As we inch consistently nearer the final Android Q release, the ideal opportunity for designers to refresh their applications abbreviates. In spite of the fact that Android 9 Pie (API level 28) presently can’t seem to achieve most by far of gadgets, Google Play’s API level prerequisites, which you should as of now be very much aware of, will drive you to target API level 29 of every 2020.
With Android Oreo, Google conceptualized Treble which promised to bring faster adoption to newer Android versions. Taking the development forward, this year Google has released the Android Q Beta GSI which can be installed on any Treble-enabled device. So in this article, we are going to learn how we can install Android Q GSI and taste the new experience of Android, way before the official release.

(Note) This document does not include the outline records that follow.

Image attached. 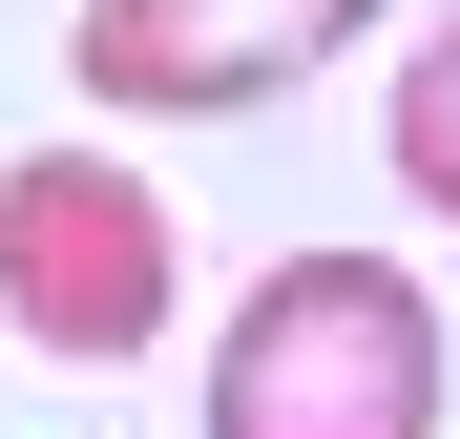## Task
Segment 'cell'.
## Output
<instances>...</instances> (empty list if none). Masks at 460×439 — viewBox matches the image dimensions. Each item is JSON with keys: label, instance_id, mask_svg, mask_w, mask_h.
<instances>
[{"label": "cell", "instance_id": "obj_1", "mask_svg": "<svg viewBox=\"0 0 460 439\" xmlns=\"http://www.w3.org/2000/svg\"><path fill=\"white\" fill-rule=\"evenodd\" d=\"M209 439H439V293L376 251H293L209 356Z\"/></svg>", "mask_w": 460, "mask_h": 439}, {"label": "cell", "instance_id": "obj_2", "mask_svg": "<svg viewBox=\"0 0 460 439\" xmlns=\"http://www.w3.org/2000/svg\"><path fill=\"white\" fill-rule=\"evenodd\" d=\"M0 314H22L42 356H146L168 335V189L105 168V146H22L0 168Z\"/></svg>", "mask_w": 460, "mask_h": 439}, {"label": "cell", "instance_id": "obj_3", "mask_svg": "<svg viewBox=\"0 0 460 439\" xmlns=\"http://www.w3.org/2000/svg\"><path fill=\"white\" fill-rule=\"evenodd\" d=\"M376 22V0H84V105H272Z\"/></svg>", "mask_w": 460, "mask_h": 439}, {"label": "cell", "instance_id": "obj_4", "mask_svg": "<svg viewBox=\"0 0 460 439\" xmlns=\"http://www.w3.org/2000/svg\"><path fill=\"white\" fill-rule=\"evenodd\" d=\"M376 146H398V189H419L439 231H460V22H439V42L398 63V126H376Z\"/></svg>", "mask_w": 460, "mask_h": 439}]
</instances>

Steps for Android Q Beta Installation
Considering the fact that Android Q is still in beta stage, you are not going to have a great and perfect experience while using it but you can still taste the flavor of Android Q before everyone else does.
- Your device MUST have an unlockable bootloader. Snapdragon Samsung smartphones sold in the U.S., Huawei-branded devices, Honor-branded devices, and HMD Global’s Nokia-branded devices (except the Nokia 8) don’t qualify here.
- You have the latest ADB and Fastboot binaries installed on your PC, which you can find here. Outdated versions of Fastboot may result in improper flashes.
- Your device MUST meet one of the following criteria to be considered Project Treble-compatible:
- The device LAUNCHED with Android 9 Pie. If this is the case, then you can skip confirming Treble-compatibility after reaching the end of this section.
- The device launched with Android 8.0 Oreo or Android 8.1 Oreo but was updated to Android 9 Pie with VNDK isolation and system-as-root.
You can check whether your phone supports Project Treble or not by this app.
Downloading the GSI
Download links for official builds of the Android Q beta GSI are available from Google here. You should download the appropriate version based on your device’s architecture, which you found out in the previous step. The download will be fairly large if you download the build with GMS, or Google Mobile Services, something we highly recommend so you can test your app on a build with Google Play Services.
- Depending upon the device partition, download the Generic image or Pixel-ported image from here. Make sure you download the latest version of GSI image. I would recommend downloading the Pixel-ported one as it’s more stable. After downloading, make sure to extract the .img file.
- Now, download FixZygote and Permissiver v2 from the same MEGA link mentioned above.
- Finally, download the TWRP recovery for your device. Do note, TWRP is device-specific so download the particular recovery for your device from here.
Flashing the GSI
- Reboot to your device’s bootloader using either a button combination or by issuing the command:
adb reboot bootloader
Now, You’re in TWRP.
- Now, one your smartphone tap on mount, and select Cache, System, Vendor, and Data.
- Further, move to Wipe and perform a factory reset.
- Again, go to Wipe→ Format Data and type yes. It will delete all your files from your phone, so make sure to back up all your files.
- Now copy all the downloaded files on your PC to your device. After that, tap on Install→ select the Vendor file and swipe to flash.
- Now, tap on Install and select “Install Image” on the bottom. Thereafter, select the extracted .img file and choose System from the menu. Now swipe to flash.
- Press the home button and tap on Install and flash FixZygote and Permissiver v2 subsequently. After you are done flashing, tap on Reboot System and then choose Do Not Install on the next screen.
- Your device will boot with the Google logo and it will take around 2-3 minutes for the first boot. So keep patience.